Task prompt:
Without the pictures, copy all of the data exactly.

Data excerpt:
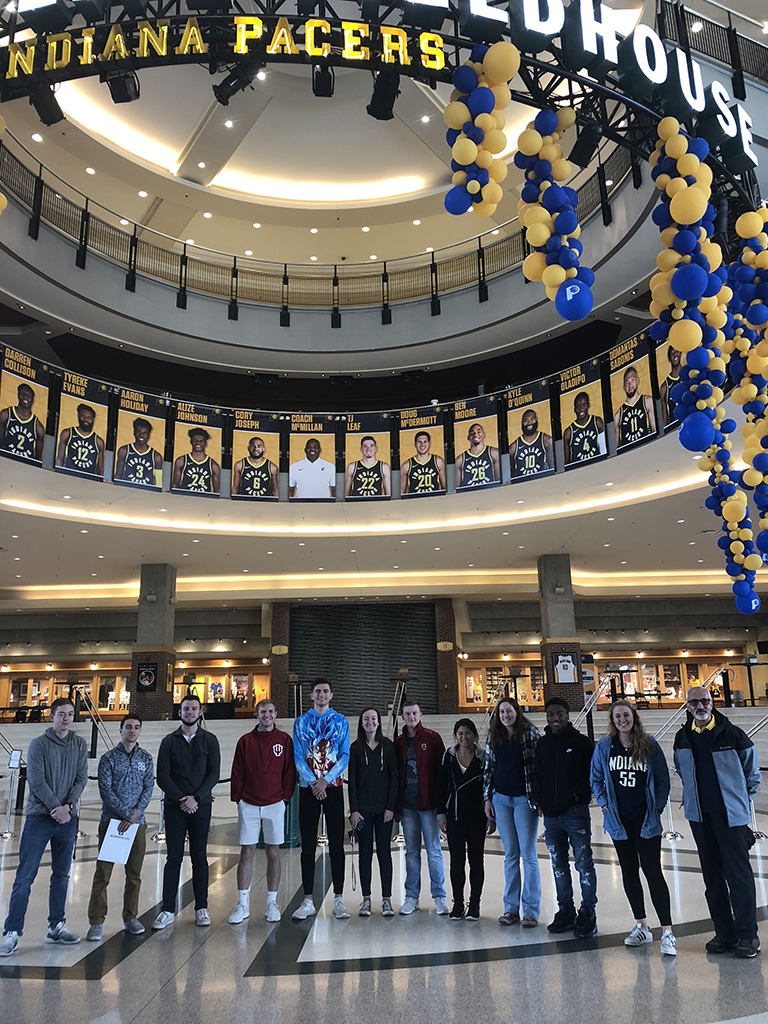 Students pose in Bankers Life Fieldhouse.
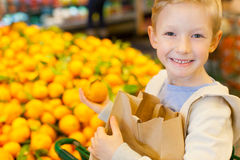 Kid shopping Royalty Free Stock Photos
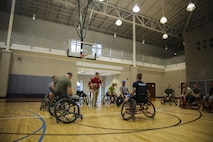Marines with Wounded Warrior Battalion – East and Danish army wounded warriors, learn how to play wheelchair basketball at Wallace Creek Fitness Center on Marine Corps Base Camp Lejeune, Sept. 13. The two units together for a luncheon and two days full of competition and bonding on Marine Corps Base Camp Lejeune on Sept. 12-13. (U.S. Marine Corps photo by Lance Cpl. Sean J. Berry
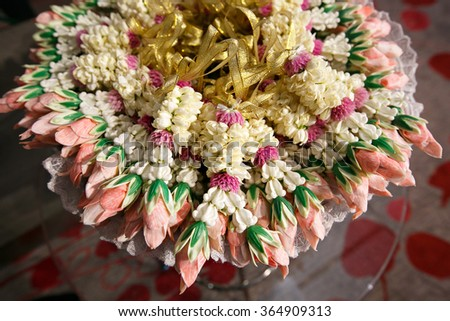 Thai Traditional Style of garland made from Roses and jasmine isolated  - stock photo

Your response:
 Students pose in Bankers Life Fieldhouse.
 Kid shopping Royalty Free Stock Photos
Marines with Wounded Warrior Battalion – East and Danish army wounded warriors, learn how to play wheelchair basketball at Wallace Creek Fitness Center on Marine Corps Base Camp Lejeune, Sept. 13. The two units together for a luncheon and two days full of competition and bonding on Marine Corps Base Camp Lejeune on Sept. 12-13. (U.S. Marine Corps photo by Lance Cpl. Sean J. Berry
 Thai Traditional Style of garland made from Roses and jasmine isolated  - stock photo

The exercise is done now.